Lucius’ expression shifted from guilt to disbelief.

“You… conquered it?” he repeated, as if the sentence didn’t fit inside his head. “You reached the final chamber?”

Viola nodded. “Yeah.”

Lucius’ eyes widened slightly. “I met the guardian,” he said, voice low. “I avoided it. I didn’t think anyone could fight that thing.”

He swallowed, then added, almost incredulous, “Much less three young warriors.”

Viola’s grin sharpened.

“Luna and I soloed it,” she said, as if stating a casual fact.

Lucius stared at her, clearly unsure whether to believe that or not.

“…With Ludger’s support,” Viola added, because it was true and she wasn’t in the mood to lie. “He held half a lake over the chamber and blasted the golem when it tried to turn us into paste.”

Lucius’ gaze flicked toward the sky, as if expecting Ludger to still be hovering there in plain sight.

“And his runes,” Viola continued, eyes back on Lucius. “That’s the part you’re not imagining. He used runes to push us into a controlled rage state, like Northerners. Rage Flow.”

Lucius’ brow furrowed.

“That let us fight like berserkers,” Viola said, tapping her chest lightly as if she could still feel the heat. “But we still kept control. And we could stack it with Overdrive.”

She shrugged. “So yeah. We killed it.”

Lucius’ mouth opened, then closed again. He looked… genuinely stunned now, like the world had quietly shifted under his feet and he hadn’t noticed until this moment.

For the first time since they’d found him, the expression in his eyes wasn’t only guilt or obsession. It was awe.

And maybe, just maybe, a hint that he was finally starting to understand how far Ludger had surpassed what any of them thought was possible.

Lucius lifted his head and looked toward the pillar of earth still rising into the clouds like a ridiculous monument.

For a long moment he just stared, eyes tracking the vanishing point where Ludger had disappeared.
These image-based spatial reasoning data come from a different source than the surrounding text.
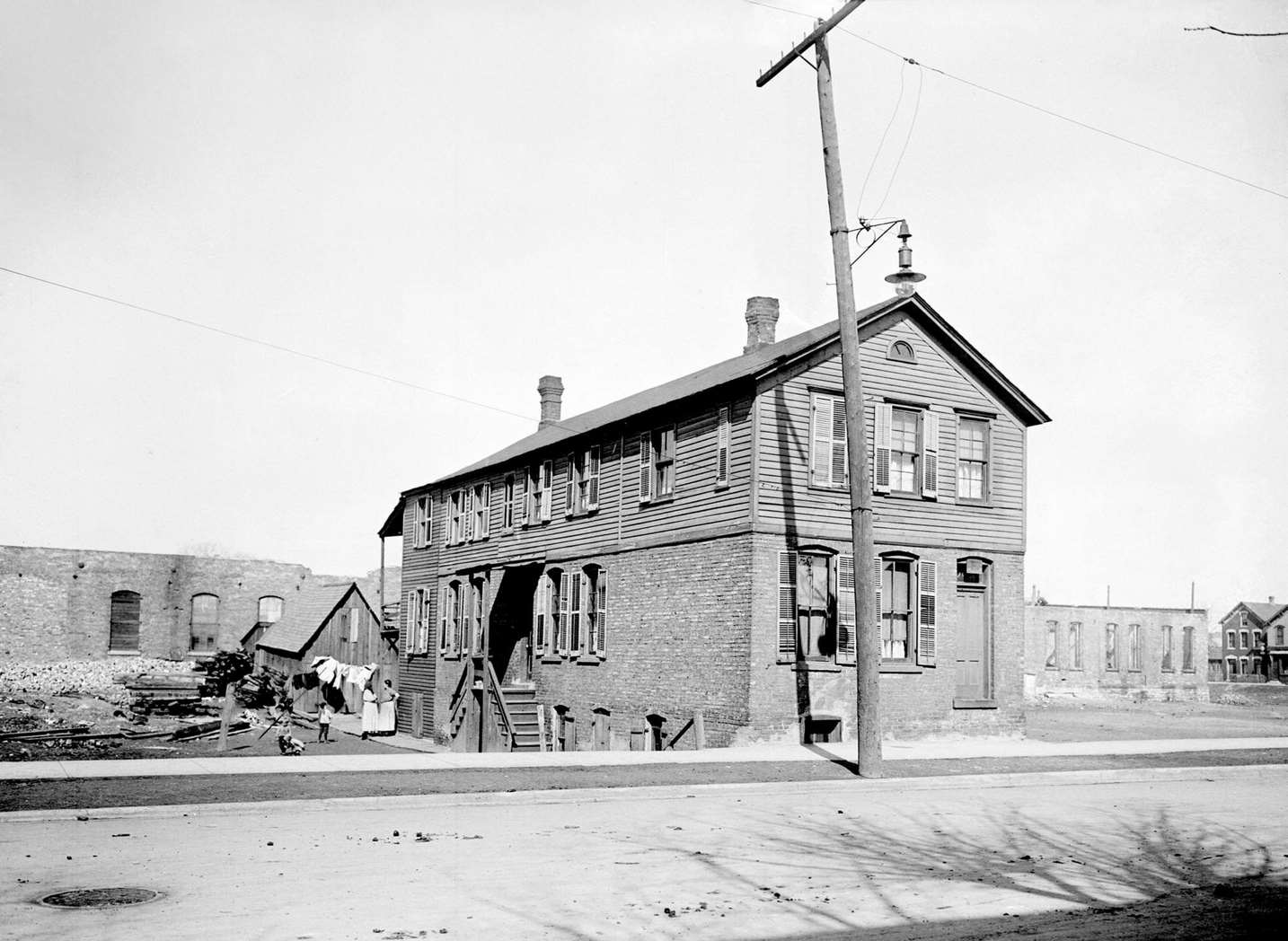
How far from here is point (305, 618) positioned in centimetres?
4794

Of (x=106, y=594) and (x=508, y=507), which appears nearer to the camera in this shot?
(x=508, y=507)

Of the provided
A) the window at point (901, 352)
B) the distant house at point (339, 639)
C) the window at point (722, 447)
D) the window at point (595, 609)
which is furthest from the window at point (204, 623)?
the window at point (901, 352)

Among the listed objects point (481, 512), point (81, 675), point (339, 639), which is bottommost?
point (81, 675)

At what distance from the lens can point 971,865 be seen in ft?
31.1

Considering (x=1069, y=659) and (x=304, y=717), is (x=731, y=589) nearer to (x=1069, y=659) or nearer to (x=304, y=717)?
(x=304, y=717)

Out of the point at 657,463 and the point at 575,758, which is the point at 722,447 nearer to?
the point at 657,463

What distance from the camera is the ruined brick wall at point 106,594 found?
4806 centimetres

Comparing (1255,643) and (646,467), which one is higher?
(646,467)

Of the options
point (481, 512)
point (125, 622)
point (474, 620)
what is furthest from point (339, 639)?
point (474, 620)

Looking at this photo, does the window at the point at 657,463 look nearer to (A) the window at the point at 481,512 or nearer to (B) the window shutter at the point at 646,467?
(B) the window shutter at the point at 646,467

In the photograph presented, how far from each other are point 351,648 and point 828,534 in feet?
96.1

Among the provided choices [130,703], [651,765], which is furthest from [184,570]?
[651,765]

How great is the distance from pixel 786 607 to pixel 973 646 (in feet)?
15.9

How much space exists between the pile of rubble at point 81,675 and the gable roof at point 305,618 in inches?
161
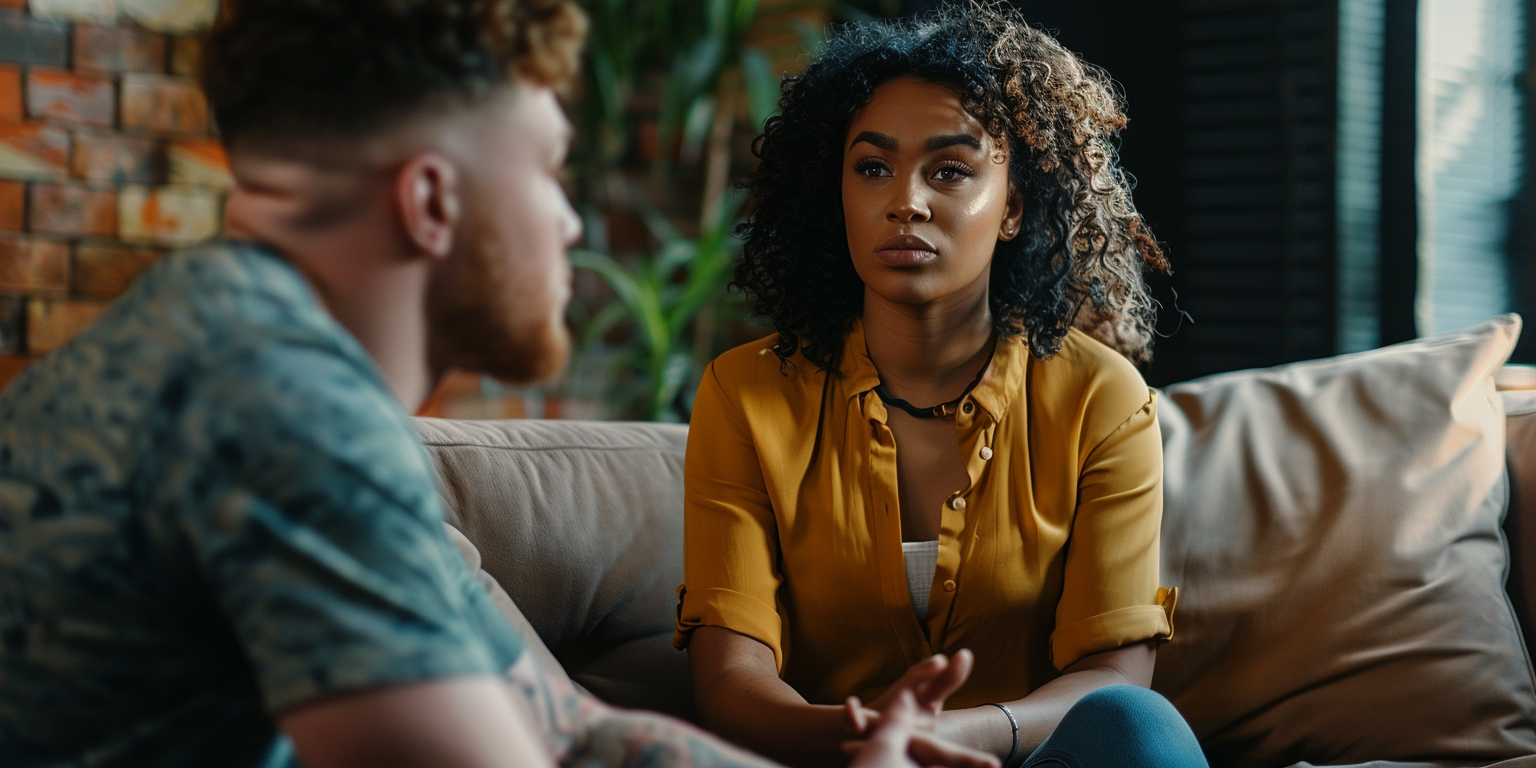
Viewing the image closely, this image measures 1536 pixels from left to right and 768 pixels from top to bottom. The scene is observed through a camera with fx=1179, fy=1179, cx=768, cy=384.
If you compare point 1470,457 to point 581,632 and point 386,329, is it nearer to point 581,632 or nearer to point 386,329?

Then he let out a quiet breath—half disbelief, half reluctant respect.

“…Your little brother is truly something else,” Lucius said. “If he can do things like this… then yes.” His eyes flicked back to Viola. “His words become a lot more persuasive.”

Viola snorted.

“He acts like he knows everything,” she said, folding her arms. “Like the world is a list he can optimize.”

Then her expression softened a fraction, just enough to betray the truth underneath the complaint.
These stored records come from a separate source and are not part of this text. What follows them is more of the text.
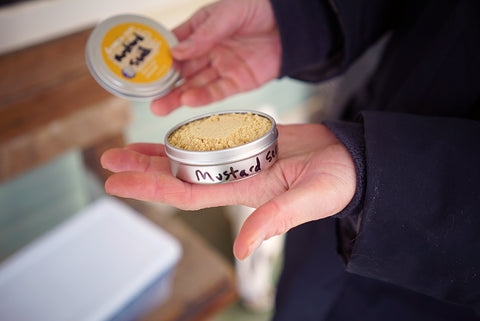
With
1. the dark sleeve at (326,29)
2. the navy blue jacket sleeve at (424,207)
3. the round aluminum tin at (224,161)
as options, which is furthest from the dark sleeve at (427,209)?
the dark sleeve at (326,29)

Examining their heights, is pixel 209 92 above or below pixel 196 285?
above

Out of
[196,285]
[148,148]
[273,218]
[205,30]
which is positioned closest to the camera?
[273,218]

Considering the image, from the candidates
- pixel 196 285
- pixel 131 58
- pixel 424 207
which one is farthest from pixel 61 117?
pixel 424 207

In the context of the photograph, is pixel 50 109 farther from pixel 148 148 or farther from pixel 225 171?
pixel 225 171

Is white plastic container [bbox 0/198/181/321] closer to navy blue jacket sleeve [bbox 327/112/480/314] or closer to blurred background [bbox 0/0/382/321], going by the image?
blurred background [bbox 0/0/382/321]

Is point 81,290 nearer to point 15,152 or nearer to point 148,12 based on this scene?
point 15,152

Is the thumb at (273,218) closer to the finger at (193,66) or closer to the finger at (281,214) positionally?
the finger at (281,214)

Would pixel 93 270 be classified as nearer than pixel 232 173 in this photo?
No
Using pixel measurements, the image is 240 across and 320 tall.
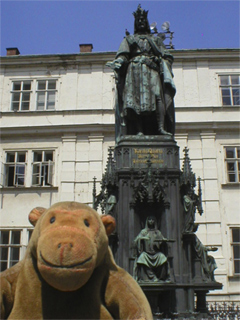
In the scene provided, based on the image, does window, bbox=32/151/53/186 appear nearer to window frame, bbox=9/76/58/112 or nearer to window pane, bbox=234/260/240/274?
window frame, bbox=9/76/58/112

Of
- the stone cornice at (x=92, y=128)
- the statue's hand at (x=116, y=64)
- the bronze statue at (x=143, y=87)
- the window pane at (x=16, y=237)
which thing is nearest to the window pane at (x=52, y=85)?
the stone cornice at (x=92, y=128)

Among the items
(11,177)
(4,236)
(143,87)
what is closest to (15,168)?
(11,177)

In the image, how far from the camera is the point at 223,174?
2055cm

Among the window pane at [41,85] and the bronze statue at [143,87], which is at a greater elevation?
the window pane at [41,85]

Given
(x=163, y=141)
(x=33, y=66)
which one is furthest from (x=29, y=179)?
(x=163, y=141)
“Even though he’s always trying to learn something new,” she added.

A smirk crept onto her face as she looked up at the tower again.
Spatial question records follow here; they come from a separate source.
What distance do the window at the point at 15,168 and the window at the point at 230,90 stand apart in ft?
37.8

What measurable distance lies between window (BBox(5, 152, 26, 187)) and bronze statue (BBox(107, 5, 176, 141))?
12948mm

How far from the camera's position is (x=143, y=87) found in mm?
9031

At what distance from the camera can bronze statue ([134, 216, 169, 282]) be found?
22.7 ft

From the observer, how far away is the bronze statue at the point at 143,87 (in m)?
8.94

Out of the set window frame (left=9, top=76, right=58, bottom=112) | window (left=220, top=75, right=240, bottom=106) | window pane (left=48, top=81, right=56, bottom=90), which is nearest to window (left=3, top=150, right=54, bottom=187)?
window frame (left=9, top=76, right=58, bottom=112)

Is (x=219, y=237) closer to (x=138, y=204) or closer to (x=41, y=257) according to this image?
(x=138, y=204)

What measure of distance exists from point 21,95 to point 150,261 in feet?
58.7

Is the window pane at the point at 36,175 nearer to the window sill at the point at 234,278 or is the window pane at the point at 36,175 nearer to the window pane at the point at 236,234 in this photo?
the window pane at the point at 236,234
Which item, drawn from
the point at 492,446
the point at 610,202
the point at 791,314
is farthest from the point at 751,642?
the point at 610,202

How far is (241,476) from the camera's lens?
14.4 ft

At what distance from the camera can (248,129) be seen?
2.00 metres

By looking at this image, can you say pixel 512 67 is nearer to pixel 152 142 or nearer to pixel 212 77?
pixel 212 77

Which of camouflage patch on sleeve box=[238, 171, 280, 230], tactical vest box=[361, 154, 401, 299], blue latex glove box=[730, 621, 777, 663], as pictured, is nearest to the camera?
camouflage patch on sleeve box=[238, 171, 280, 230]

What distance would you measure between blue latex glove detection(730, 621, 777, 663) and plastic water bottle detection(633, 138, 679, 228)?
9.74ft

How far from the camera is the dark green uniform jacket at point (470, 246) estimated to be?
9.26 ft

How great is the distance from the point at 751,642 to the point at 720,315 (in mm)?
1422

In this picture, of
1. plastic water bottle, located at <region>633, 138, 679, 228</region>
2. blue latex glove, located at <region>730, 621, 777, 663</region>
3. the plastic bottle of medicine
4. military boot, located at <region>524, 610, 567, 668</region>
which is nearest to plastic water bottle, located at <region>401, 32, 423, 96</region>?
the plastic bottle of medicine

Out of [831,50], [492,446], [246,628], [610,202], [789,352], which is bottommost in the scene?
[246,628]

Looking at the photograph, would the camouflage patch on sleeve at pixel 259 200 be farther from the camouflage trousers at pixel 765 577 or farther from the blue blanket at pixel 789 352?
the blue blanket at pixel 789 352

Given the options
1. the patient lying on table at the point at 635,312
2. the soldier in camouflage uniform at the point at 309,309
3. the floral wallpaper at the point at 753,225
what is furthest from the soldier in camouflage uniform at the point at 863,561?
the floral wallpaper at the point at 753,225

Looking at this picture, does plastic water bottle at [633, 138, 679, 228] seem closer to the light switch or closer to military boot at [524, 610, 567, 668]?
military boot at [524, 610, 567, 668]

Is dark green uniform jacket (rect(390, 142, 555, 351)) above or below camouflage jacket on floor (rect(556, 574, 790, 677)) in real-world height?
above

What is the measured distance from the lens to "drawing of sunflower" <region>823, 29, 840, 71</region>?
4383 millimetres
“You know,” she said thoughtfully, as if the idea had just come to her, “we could kick it.”

Lucius blinked. “Kick it.”

“Yeah,” Viola said, smirk widening. “Make him fall. Just to annoy him. He probably wouldn’t break even a finger from that height.”

Lucius frowned, the corners of his mouth tightening. “I’m… not sure I want to make an enemy out of Ludger by doing that.”

Viola waved a hand dismissively. “It wouldn’t be making an enemy. It would be making a point.”

Lucius stared at her.

Viola leaned in slightly, eyes bright with mischief. “We can pretend we tripped. Accidents happen, right?”

Lucius looked like he wanted to argue, then seemed to remember the last six hours and decided arguing with Viola about “reasonable behavior” was a losing battle.

Viola slowly moved toward the base of the earth pillar, stretching her leg like she was about to test the stability of a wall.

Lucius shifted uncomfortably beside her, watching her with the expression of a man who knew exactly how this would end. Then it ended.

A splash of water dropped from the top of the tower like a casual warning from the sky.

It wasn’t a flood. It wasn’t a torrent.

Just a perfectly timed sheet of cold water, enough to soak both of them from head to toe in a single humiliating slap.

Viola froze mid-step, dripping.

Lucius went still too, blinking water out of his eyes, hair plastered to his forehead.

For a second, neither of them moved.

Then, faintly, from somewhere up in the clouds, a voice drifted down, calm, flat, and annoyingly satisfied.

“I know what you are doing.”

Viola wiped water from her face, mouth twitching as she tried, and failed, to look innocent.

Lucius exhaled slowly, closing his eyes like a man accepting the inevitable.

“…He really does know everything,” he muttered.